En conséquence, aucune sanction ne peut être prononcée, la décision des premiers juges sera de ce chef confirmée.
Sur les mesures accessoires
L'équité commande de condamner M. [I] [K] à payer la somme de 1.500 euros au titre de l'article 700 du code de procédure civile.

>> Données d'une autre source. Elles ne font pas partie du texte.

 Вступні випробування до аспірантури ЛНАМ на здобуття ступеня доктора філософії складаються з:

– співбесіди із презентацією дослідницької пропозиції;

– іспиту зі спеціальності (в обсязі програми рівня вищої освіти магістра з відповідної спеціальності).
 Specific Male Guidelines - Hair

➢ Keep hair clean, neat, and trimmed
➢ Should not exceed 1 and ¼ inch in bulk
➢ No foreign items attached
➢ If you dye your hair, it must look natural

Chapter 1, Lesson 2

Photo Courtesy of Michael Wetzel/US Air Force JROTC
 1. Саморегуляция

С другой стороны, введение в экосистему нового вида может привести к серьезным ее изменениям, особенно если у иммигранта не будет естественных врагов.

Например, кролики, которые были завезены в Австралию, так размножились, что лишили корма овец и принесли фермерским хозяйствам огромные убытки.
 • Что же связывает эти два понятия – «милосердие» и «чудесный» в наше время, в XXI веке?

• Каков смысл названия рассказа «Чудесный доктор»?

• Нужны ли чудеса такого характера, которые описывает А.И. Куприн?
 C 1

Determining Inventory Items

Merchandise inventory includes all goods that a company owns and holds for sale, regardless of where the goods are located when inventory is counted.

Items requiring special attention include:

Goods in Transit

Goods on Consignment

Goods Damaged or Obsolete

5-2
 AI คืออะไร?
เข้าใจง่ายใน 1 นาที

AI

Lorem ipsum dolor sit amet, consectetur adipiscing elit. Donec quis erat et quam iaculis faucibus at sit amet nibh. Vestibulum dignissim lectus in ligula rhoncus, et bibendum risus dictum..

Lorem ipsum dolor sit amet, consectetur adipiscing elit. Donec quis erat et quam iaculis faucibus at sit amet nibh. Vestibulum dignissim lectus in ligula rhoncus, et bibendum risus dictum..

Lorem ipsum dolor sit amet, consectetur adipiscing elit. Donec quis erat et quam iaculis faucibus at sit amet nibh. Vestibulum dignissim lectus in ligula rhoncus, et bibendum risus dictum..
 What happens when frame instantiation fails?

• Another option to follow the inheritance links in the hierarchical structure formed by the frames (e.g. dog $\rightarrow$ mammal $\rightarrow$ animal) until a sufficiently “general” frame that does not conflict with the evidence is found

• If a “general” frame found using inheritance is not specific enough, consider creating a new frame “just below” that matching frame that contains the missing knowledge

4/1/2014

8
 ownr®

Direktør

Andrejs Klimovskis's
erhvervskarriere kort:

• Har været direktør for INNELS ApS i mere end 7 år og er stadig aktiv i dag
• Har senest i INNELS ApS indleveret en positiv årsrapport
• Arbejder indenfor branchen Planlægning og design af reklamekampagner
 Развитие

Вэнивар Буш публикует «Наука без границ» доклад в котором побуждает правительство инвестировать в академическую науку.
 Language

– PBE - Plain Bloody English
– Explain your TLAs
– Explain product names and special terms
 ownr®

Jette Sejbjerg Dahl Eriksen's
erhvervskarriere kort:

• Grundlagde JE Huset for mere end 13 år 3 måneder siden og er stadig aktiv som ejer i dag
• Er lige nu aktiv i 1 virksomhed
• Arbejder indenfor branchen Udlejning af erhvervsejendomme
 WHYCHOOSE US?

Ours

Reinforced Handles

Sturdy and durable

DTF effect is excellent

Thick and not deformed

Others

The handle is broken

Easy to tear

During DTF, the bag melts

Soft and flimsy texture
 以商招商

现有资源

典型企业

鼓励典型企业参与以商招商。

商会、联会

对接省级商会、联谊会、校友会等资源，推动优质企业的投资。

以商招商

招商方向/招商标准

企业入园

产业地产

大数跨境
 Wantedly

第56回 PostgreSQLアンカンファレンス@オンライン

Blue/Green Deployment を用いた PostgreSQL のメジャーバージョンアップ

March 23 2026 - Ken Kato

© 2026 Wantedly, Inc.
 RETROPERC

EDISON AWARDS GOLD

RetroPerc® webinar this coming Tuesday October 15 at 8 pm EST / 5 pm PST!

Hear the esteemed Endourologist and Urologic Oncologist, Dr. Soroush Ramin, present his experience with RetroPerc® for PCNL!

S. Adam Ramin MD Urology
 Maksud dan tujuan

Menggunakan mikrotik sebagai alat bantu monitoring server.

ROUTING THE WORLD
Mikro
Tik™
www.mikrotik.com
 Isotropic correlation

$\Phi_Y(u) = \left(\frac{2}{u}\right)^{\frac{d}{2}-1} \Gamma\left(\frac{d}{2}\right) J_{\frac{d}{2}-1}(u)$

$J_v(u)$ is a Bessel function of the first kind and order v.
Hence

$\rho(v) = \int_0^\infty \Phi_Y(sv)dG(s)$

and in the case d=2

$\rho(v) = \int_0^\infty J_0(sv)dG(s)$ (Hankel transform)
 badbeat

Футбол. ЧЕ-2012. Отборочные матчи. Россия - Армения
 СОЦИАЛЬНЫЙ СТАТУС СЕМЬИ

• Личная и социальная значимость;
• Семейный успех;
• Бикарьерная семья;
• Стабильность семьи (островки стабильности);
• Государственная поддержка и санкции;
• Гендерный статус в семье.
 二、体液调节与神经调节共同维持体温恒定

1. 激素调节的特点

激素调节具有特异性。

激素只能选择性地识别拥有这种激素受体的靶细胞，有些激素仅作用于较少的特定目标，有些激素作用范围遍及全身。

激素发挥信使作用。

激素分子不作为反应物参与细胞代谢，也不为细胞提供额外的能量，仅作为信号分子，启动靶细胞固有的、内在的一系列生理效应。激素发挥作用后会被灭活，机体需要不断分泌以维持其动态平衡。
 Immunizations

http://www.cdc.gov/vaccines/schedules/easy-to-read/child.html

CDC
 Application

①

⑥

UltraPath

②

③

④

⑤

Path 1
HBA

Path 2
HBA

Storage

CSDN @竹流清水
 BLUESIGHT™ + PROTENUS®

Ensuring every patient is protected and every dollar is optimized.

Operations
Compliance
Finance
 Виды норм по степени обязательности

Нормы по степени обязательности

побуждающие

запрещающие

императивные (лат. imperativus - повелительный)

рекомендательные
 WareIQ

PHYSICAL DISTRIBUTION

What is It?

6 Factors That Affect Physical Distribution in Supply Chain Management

Il sera également condamné aux entiers dépens.
PAR CES MOTIFS
La cour, statuant publiquement, selon arrêt contradictoire rendu en dernier ressort, en matière commerciale, par mise à disposition au greffe, conformément à l'article 451 alinéa 2 du code de procédure civile
INFIRME le jugement rendu par le tribunal mixte de commerce de Saint-Denis le 27 avril 2022 sauf en ce qu'il a débouté la SELARL [P], prise en la personne de Maître [N] [P], de sa demande de condamnation à une sanction de faillite personnelle ou d'interdiction de gérer,
Statuant à nouveau sur les chefs de jugement infirmés,
CONDAMNE M. [I] [K], es qualité de gérant de la société S.E.S, au paiement de la somme de 75.000 euros en comblement du passif de la société S.E.S,
CONDAMNE M. [I] [K] à payer la somme de 1.500 euros au titre de l'article 700 du code de procédure civile,
CONDAMNE M. [I] [K] aux entiers dépens.
Le présent arrêt a été signé par Monsieur Patrick CHEVRIER, Président de chambre, et par Madame Nathalie BEBEAU, Greffière, à laquelle la minute de la décision a été remise par le magistrat signataire.